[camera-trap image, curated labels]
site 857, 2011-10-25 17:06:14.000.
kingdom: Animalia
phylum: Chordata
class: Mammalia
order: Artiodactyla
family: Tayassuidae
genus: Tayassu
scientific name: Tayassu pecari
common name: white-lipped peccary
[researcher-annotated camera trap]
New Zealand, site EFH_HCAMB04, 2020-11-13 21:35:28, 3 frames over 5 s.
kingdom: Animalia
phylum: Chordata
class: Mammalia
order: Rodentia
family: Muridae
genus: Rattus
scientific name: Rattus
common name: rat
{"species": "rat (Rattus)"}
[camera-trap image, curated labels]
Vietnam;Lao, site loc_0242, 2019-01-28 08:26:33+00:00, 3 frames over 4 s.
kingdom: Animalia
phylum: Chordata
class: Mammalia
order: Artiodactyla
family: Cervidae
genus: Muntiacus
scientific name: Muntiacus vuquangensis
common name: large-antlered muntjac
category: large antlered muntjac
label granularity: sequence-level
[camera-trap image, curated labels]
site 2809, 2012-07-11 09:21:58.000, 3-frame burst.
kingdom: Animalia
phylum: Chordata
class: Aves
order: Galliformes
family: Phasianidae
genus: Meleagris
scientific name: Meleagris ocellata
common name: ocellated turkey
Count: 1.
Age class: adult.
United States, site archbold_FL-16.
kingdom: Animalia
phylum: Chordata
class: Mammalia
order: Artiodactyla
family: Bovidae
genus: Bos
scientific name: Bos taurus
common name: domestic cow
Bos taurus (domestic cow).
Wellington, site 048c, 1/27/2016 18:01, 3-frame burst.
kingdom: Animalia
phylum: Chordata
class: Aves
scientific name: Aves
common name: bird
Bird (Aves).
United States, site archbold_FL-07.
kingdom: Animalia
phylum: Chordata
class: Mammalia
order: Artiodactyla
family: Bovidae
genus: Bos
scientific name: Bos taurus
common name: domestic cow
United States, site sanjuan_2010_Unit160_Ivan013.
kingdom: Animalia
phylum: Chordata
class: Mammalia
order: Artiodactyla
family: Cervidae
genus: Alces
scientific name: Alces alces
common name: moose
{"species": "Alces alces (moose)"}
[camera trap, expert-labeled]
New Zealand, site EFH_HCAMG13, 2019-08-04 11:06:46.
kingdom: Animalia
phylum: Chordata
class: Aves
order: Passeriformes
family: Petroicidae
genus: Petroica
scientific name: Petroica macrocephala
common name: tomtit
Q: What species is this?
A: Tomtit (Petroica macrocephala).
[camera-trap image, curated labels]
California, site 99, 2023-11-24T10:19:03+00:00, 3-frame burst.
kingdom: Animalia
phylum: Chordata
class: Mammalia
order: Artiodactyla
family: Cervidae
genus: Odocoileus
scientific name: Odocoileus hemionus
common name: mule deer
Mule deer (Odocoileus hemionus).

::::::::::

• What you are asked to do:
Could I ask you to return the records exactly and in full?

• Answer section:
[camera-trap image, curated labels]
site 857, 2011-10-25 17:06:14.000.
kingdom: Animalia
phylum: Chordata
class: Mammalia
order: Artiodactyla
family: Tayassuidae
genus: Tayassu
scientific name: Tayassu pecari
common name: white-lipped peccary
[researcher-annotated camera trap]
New Zealand, site EFH_HCAMB04, 2020-11-13 21:35:28, 3 frames over 5 s.
kingdom: Animalia
phylum: Chordata
class: Mammalia
order: Rodentia
family: Muridae
genus: Rattus
scientific name: Rattus
common name: rat
{"species": "rat (Rattus)"}
[camera-trap image, curated labels]
Vietnam;Lao, site loc_0242, 2019-01-28 08:26:33+00:00, 3 frames over 4 s.
kingdom: Animalia
phylum: Chordata
class: Mammalia
order: Artiodactyla
family: Cervidae
genus: Muntiacus
scientific name: Muntiacus vuquangensis
common name: large-antlered muntjac
category: large antlered muntjac
label granularity: sequence-level
[camera-trap image, curated labels]
site 2809, 2012-07-11 09:21:58.000, 3-frame burst.
kingdom: Animalia
phylum: Chordata
class: Aves
order: Galliformes
family: Phasianidae
genus: Meleagris
scientific name: Meleagris ocellata
common name: ocellated turkey
Count: 1.
Age class: adult.
United States, site archbold_FL-16.
kingdom: Animalia
phylum: Chordata
class: Mammalia
order: Artiodactyla
family: Bovidae
genus: Bos
scientific name: Bos taurus
common name: domestic cow
Bos taurus (domestic cow).
Wellington, site 048c, 1/27/2016 18:01, 3-frame burst.
kingdom: Animalia
phylum: Chordata
class: Aves
scientific name: Aves
common name: bird
Bird (Aves).
United States, site archbold_FL-07.
kingdom: Animalia
phylum: Chordata
class: Mammalia
order: Artiodactyla
family: Bovidae
genus: Bos
scientific name: Bos taurus
common name: domestic cow
United States, site sanjuan_2010_Unit160_Ivan013.
kingdom: Animalia
phylum: Chordata
class: Mammalia
order: Artiodactyla
family: Cervidae
genus: Alces
scientific name: Alces alces
common name: moose
{"species": "Alces alces (moose)"}
[camera trap, expert-labeled]
New Zealand, site EFH_HCAMG13, 2019-08-04 11:06:46.
kingdom: Animalia
phylum: Chordata
class: Aves
order: Passeriformes
family: Petroicidae
genus: Petroica
scientific name: Petroica macrocephala
common name: tomtit
Q: What species is this?
A: Tomtit (Petroica macrocephala).
[camera-trap image, curated labels]
California, site 99, 2023-11-24T10:19:03+00:00, 3-frame burst.
kingdom: Animalia
phylum: Chordata
class: Mammalia
order: Artiodactyla
family: Cervidae
genus: Odocoileus
scientific name: Odocoileus hemionus
common name: mule deer
Mule deer (Odocoileus hemionus).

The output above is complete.